-- Entries shown start --

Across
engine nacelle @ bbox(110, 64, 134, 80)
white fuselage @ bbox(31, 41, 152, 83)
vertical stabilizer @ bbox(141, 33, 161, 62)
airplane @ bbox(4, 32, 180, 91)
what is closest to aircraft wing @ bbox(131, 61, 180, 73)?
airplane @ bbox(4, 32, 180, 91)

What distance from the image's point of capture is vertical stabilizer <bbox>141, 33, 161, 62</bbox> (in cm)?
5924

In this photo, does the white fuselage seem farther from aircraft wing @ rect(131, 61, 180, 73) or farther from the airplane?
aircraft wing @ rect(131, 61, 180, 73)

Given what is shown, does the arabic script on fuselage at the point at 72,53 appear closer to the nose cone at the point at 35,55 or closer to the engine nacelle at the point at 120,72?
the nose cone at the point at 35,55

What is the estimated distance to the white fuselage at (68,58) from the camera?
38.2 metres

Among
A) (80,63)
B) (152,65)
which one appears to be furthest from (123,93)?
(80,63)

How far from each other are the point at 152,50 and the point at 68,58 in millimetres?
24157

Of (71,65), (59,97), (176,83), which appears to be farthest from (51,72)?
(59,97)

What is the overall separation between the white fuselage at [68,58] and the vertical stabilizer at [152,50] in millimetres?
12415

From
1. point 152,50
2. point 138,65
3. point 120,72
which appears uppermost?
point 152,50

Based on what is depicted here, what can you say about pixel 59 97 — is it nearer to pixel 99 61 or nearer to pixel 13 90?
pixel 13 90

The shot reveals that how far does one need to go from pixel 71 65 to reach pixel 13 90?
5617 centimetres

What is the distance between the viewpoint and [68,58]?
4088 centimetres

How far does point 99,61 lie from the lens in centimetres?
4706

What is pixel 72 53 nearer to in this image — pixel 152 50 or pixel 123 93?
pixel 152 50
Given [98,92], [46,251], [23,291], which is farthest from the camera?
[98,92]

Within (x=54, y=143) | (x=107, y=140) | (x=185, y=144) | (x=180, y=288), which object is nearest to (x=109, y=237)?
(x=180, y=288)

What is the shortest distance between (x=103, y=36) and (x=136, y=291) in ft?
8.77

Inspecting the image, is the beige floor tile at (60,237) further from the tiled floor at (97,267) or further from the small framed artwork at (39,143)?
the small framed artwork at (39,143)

-- Entries shown end --

▶ [Exercise instructions]: Repeat every line of the data above word for word, from start to finish.

▶ [Exercise response]:
Across
engine nacelle @ bbox(110, 64, 134, 80)
white fuselage @ bbox(31, 41, 152, 83)
vertical stabilizer @ bbox(141, 33, 161, 62)
airplane @ bbox(4, 32, 180, 91)
what is closest to aircraft wing @ bbox(131, 61, 180, 73)?
airplane @ bbox(4, 32, 180, 91)

What distance from the image's point of capture is vertical stabilizer <bbox>141, 33, 161, 62</bbox> (in cm)?
5924

In this photo, does the white fuselage seem farther from aircraft wing @ rect(131, 61, 180, 73) or farther from the airplane?
aircraft wing @ rect(131, 61, 180, 73)

Given what is shown, does the arabic script on fuselage at the point at 72,53 appear closer to the nose cone at the point at 35,55 or closer to the engine nacelle at the point at 120,72?
the nose cone at the point at 35,55

What is the estimated distance to the white fuselage at (68,58) from the camera?
38.2 metres

Among
A) (80,63)
B) (152,65)
which one appears to be furthest from (123,93)?
(80,63)

How far from each other are the point at 152,50 and the point at 68,58 in millimetres?
24157

Of (71,65), (59,97), (176,83), which appears to be farthest from (51,72)?
(59,97)

What is the overall separation between the white fuselage at [68,58] and the vertical stabilizer at [152,50] in millimetres?
12415

From
1. point 152,50
2. point 138,65
3. point 120,72
which appears uppermost?
point 152,50

Based on what is depicted here, what can you say about pixel 59 97 — is it nearer to pixel 99 61 or nearer to pixel 13 90?
pixel 13 90

The shot reveals that how far does one need to go from pixel 71 65 to reach pixel 13 90?
5617 centimetres

What is the distance between the viewpoint and [68,58]?
4088 centimetres

How far does point 99,61 lie from the lens in centimetres?
4706

What is pixel 72 53 nearer to in this image — pixel 152 50 or pixel 123 93?
pixel 152 50
Given [98,92], [46,251], [23,291], which is farthest from the camera?
[98,92]

Within (x=54, y=143) | (x=107, y=140) | (x=185, y=144) | (x=180, y=288), which object is nearest to (x=109, y=237)?
(x=180, y=288)

What is the shortest distance between (x=103, y=36) and (x=136, y=291) in ft?
8.77

Inspecting the image, is the beige floor tile at (60,237) further from the tiled floor at (97,267) or further from the small framed artwork at (39,143)?
the small framed artwork at (39,143)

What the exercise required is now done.